Gelli Fach

Gelli Fach

I'm a cell, I'm fragmented, I change my form;
I'm a repository of song, I'm a dynamic state.
I love a wooded slope and a snug shelter,
and a creative poet who doesn't buy his advancement.

Wyf kell, wyf dellt, wyf datweirllet;
wyf llogell kerd, wyf lle ynnyet.
Karaf-y gorwyd a goreil clyt,
a bard a bryt ny pryn y ret.


From: Legendary Poems from the Book of Taliesin, edited and translated by Marged Haycock





Monday, 26 May 2014

Re-emerging and 'The Goddess and The Gardener' book launch




I've been away from the blog for quite a few weeks now. It's been a very challenging start to the year, one way and another. As the sun rises in the sky and graces us with its presence for longer, I'm very slowly coming back to life.

Apart from my health, one of the challenges has been publishing another small poetry book under my Brigit's Forge imprint - this time not my own book but the first step in publishing other poets.
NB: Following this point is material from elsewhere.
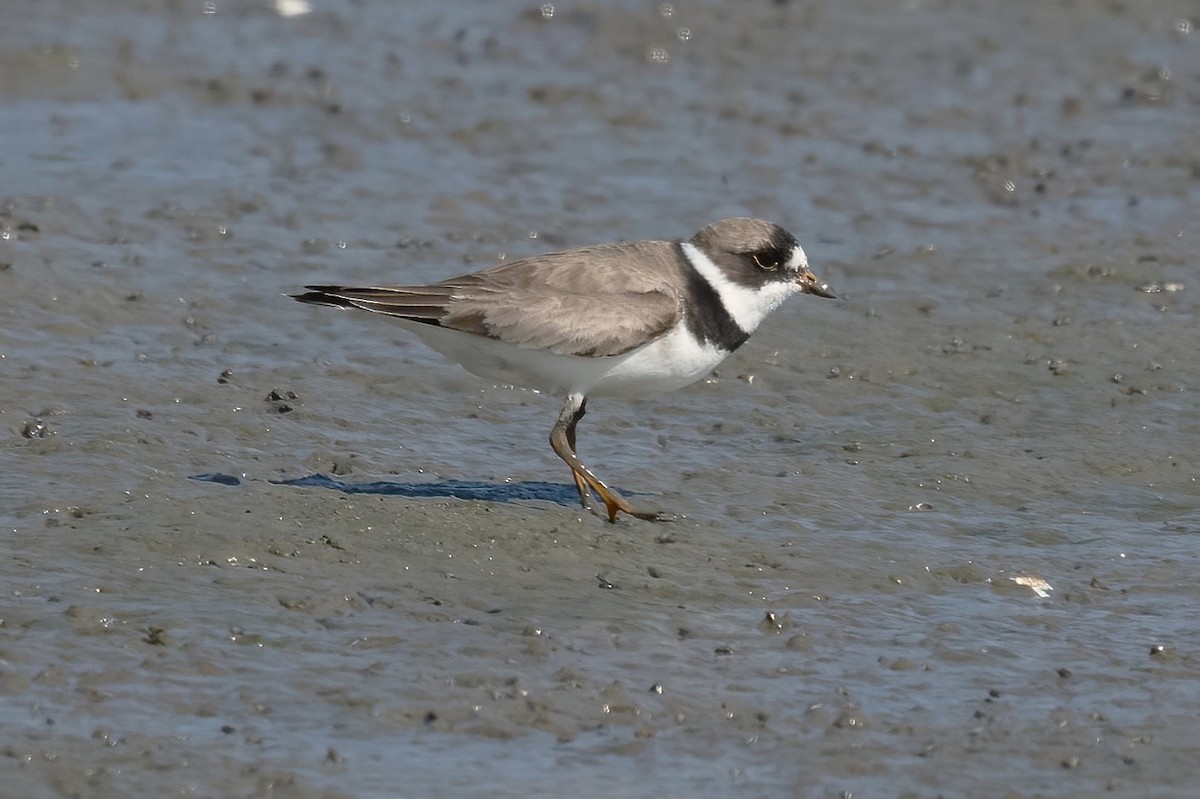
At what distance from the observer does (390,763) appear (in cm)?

For various reasons the process has been fraught with difficulties but at long last it's come to fruition. The Goddess and The Gardener by Jane Whittle is a sequence of poems written after she moved to Wales and began transforming a wild space into a garden, working with the energies of the land and of nature and absorbing them to such an extent that she herself grows along with the landscape and the voice of the goddess begins to speak through her.
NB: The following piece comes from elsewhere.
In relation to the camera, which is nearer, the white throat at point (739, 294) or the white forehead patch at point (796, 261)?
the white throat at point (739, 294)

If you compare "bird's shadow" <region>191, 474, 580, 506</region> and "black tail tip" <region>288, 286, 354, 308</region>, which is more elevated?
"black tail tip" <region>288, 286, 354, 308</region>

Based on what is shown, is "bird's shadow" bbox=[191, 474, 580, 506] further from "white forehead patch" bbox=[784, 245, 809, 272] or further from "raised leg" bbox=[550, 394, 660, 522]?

We had the book launch at the Penrallt Bookshop in Machynlleth and I'm pleased to say it was a great success. Many books were sold so it was a good night for us and for Penrallt Books while the audience appear to have genuinely enjoyed it - the feedback passed on to us by Diane at the bookshop after the event was lovely to hear: 'enjoyable and enlivening', ' a wonderful evening of words', 'inspiring', 'a special evening'. All I would want for Brigit's Forge!
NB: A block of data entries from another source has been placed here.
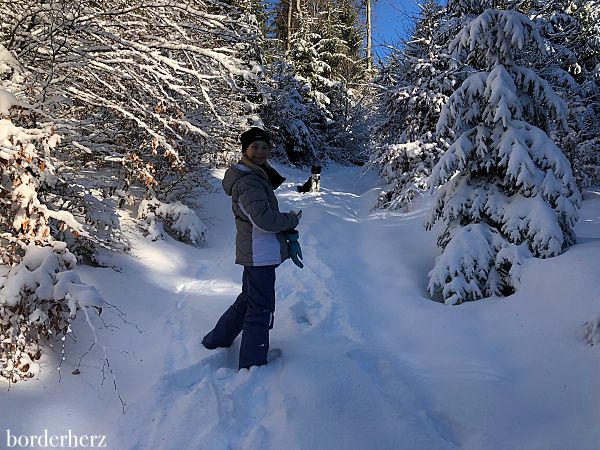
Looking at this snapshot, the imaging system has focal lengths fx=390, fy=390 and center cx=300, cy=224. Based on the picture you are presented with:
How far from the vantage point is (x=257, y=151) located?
10.5ft

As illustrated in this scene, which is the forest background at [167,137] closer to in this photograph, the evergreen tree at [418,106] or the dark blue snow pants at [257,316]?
the evergreen tree at [418,106]

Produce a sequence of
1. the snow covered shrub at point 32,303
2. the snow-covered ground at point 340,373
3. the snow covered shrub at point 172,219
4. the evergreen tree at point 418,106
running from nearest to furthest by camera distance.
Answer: the snow-covered ground at point 340,373 < the snow covered shrub at point 32,303 < the snow covered shrub at point 172,219 < the evergreen tree at point 418,106

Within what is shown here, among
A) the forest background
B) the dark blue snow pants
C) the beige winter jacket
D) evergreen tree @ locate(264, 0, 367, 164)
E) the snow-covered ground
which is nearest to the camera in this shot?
the snow-covered ground

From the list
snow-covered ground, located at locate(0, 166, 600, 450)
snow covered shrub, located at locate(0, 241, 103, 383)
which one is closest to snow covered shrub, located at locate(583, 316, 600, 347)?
snow-covered ground, located at locate(0, 166, 600, 450)

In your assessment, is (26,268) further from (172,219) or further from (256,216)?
(172,219)

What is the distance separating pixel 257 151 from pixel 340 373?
190 cm

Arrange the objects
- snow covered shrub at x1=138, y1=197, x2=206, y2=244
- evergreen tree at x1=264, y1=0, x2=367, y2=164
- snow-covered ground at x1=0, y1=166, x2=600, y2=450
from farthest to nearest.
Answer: evergreen tree at x1=264, y1=0, x2=367, y2=164
snow covered shrub at x1=138, y1=197, x2=206, y2=244
snow-covered ground at x1=0, y1=166, x2=600, y2=450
The picture above shows the book on display, in very august company. As well as talking about how my very small press, Brigit's Forge, came about, I also read some poems from The Sea Road and  tested some new ones which led to selling more copies of The Sea Road. I promptly spent some of the proceeds on the book you can see in the picture, The Art of Robert Frost by Tim Kendall, an action I haven't regretted as it's a fascinating introduction to his poetry which includes 65 of the poems with commentary showing how Frost's poetry and its themes developed.

I'll be making a page or another blog for Brigit's Forge Press in due course and will say a bit more about the book and offer it for sale. For now I'm taking things slowly and surely and just saying 'hello again'.